When February rolled around, though, I resumed drinking, and before long, I had settled on four drinks a week. I am no ascetic. I didn’t want to give up my Chablis or dry Riesling completely. Four drinks felt like a good compromise.
But in no time, I started fudging the numbers. When the bot asked me how many drinks I‘d had, my finger would hover over the number 2, but I would press 1. I was afraid of blowing past my weekly target.
Generally, I consider myself an honest person — too frank, some friends would say. But I had no trouble lying to the bot. What made it absurd was that there were no consequences. The bot didn’t judge. “Be patient with yourself and accept that positive change takes time,” were its harshest words.
I didn’t feel great about lying. Yet I couldn’t stop myself. It wasn’t like I was back to 21 drinks a week. I only ever exceeded my quota by one or two. Why couldn’t I admit those minor transgressions … to a machine?
I turned to the internet for answers. I typed “Why do people lie?” and found dozens of articles. “Lying allows a person to establish perceived control over a situation by manipulating it,” one British article stated. That makes sense when you lie to a person. But not when you lie to a bot, which is a preprogrammed automatic response.
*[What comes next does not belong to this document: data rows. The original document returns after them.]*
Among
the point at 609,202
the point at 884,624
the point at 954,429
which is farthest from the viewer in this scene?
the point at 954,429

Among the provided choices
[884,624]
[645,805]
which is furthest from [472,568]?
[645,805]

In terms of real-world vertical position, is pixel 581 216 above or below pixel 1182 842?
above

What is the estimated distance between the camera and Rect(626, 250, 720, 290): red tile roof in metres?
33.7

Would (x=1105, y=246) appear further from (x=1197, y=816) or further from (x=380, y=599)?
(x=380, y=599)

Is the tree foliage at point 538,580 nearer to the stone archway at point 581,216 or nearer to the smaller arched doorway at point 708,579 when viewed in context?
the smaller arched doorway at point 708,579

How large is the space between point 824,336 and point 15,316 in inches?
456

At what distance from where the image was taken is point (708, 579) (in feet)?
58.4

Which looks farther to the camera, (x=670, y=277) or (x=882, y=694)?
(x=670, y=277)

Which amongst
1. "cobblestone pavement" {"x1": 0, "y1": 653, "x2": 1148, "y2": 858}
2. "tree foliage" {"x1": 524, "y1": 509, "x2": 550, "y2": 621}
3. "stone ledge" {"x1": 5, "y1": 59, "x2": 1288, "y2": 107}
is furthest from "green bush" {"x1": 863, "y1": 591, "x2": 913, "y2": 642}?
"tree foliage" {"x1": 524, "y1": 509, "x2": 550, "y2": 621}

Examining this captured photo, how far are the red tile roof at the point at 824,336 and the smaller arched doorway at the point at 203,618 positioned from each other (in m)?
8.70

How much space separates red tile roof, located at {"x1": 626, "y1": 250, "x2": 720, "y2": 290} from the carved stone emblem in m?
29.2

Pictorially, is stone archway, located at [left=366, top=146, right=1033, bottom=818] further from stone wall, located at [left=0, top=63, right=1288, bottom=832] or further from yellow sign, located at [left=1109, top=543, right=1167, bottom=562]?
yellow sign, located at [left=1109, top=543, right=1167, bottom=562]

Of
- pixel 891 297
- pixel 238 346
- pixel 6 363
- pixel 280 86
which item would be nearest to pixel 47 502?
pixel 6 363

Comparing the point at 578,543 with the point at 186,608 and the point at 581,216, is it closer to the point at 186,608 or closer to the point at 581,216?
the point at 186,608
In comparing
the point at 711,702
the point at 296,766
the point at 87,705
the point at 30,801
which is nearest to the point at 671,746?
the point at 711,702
When I narrowed my query to “lying to your bot,” a 2021 study by an assistant professor at the University of Michigan School of Information surfaced. He studied 848 people and determined they were more than twice as likely to lie when communicating with an automated system as when talking to a person. “Human presence is key to mitigating dishonest behavior,” was his conclusion.
But the “why” remained elusive. I turned to my companion drinkers commenting on the Sunnyside app. “Does anyone else lie about the number of drinks they have?” I asked.
Responses from fellow fibbers flooded in. One admitted she was pouring extra-large servings of wine and counts it as one glass. Another said she didn’t want to acknowledge failing to stick to a plan. Others felt ashamed. One said she was a “bot-pleaser.”
Finding out I was not alone in lying to my bot was reassuring. But it didn’t explain my deception.
My best guess is that I lie to my bot because I am a rule follower. I like to think I have control over my circumstances. I want to be better than I am.
I now know, thanks to lying to my bot, how hard it is for me, or any of us, to be truthful about ourselves, how easy it is for us to fudge and move on.
In the meantime, four years after I signed up for Cutback Coach, I’m still trying to drink less. Why, the other night, I didn’t have any wine. At least, that’s what I told my bot.
Frances Dinkelspiel is an author, journalist and co-founder of the nonprofit news organization Cityside, with sites in Berkeley. Oakland and Richmond.